What I tried to solve the problem:
After experimenting a day or two with Rule Engines, I was thinking about using Regular Expressions instead. To do so, I tried to set up a “String Manipulation-Node” that uses a RegEx which searches for two specific terms in a range of 10 or less words to each other. This is the RegEx-Command i found working on regex101.com in terms of the given example in the first image:
indisch\W+(?:\w+\W+){0,10}?Nationalität|Nationalität\W+(?:\w+\W+){0,10}?indisch

it worked flawlessly…

however, if I try to use the same Regular Expression in the String Manipulation Node like this:
regexReplace($CV anonymised$,“indisch\W+(?:\w+\W+){0,10}?Nationalität|Nationalität\W+(?:\w+\W+){0,10}?indisch”,“indisch”)

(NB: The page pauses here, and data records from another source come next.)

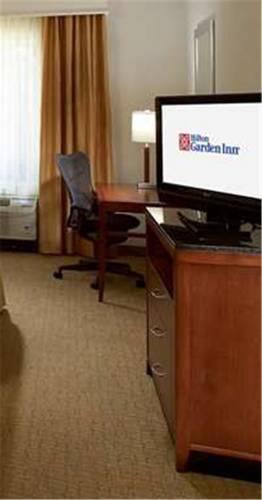 Отель Hilton Garden Inn Dallas Arlington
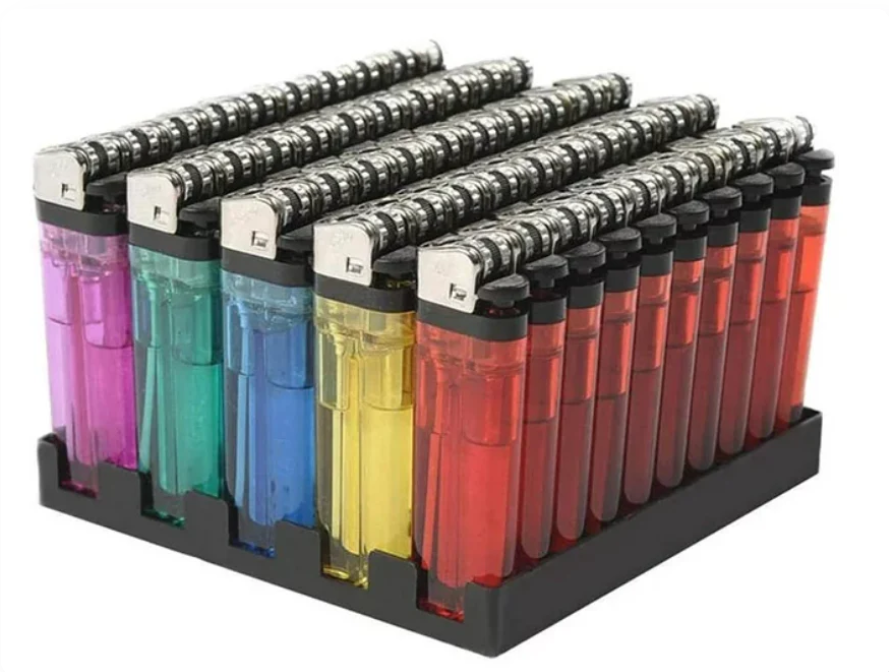 Generic - Lighter - 1/50ct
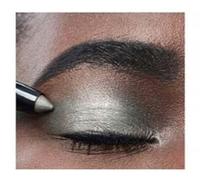 Avon Power Stay 16-Hour Waterproof Longwear Eyeshadow & Eyeliner Stick (Cool Silver)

the output in the newly appended column stays the same.

Does anyone know why? Or can somebody help me out with another way to solve the problem?

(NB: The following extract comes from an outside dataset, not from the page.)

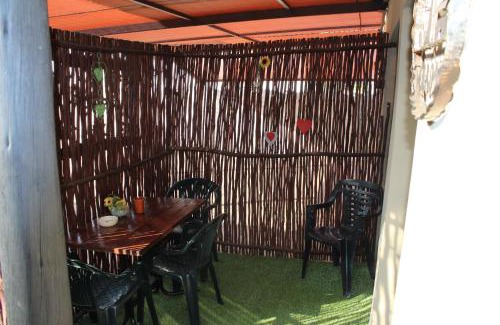 Parys Bed & Breakfast | Die Suidwester Gastehuis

I would gladly appreciate your help, and thank you all in advance!

Kind Regards,
Reykas

quaeler · March 22, 2019, 5:07pm

The regex does a match against an entire string. For example with the target string “weltschmerz”, the query regex (in the KNIME nodes using regex) “schmerz” will not match, but, for example “[^s]+schmerz” will match.

system · April 2, 2019, 11:36am

This topic was automatically closed 7 days after the last reply. New replies are no longer allowed.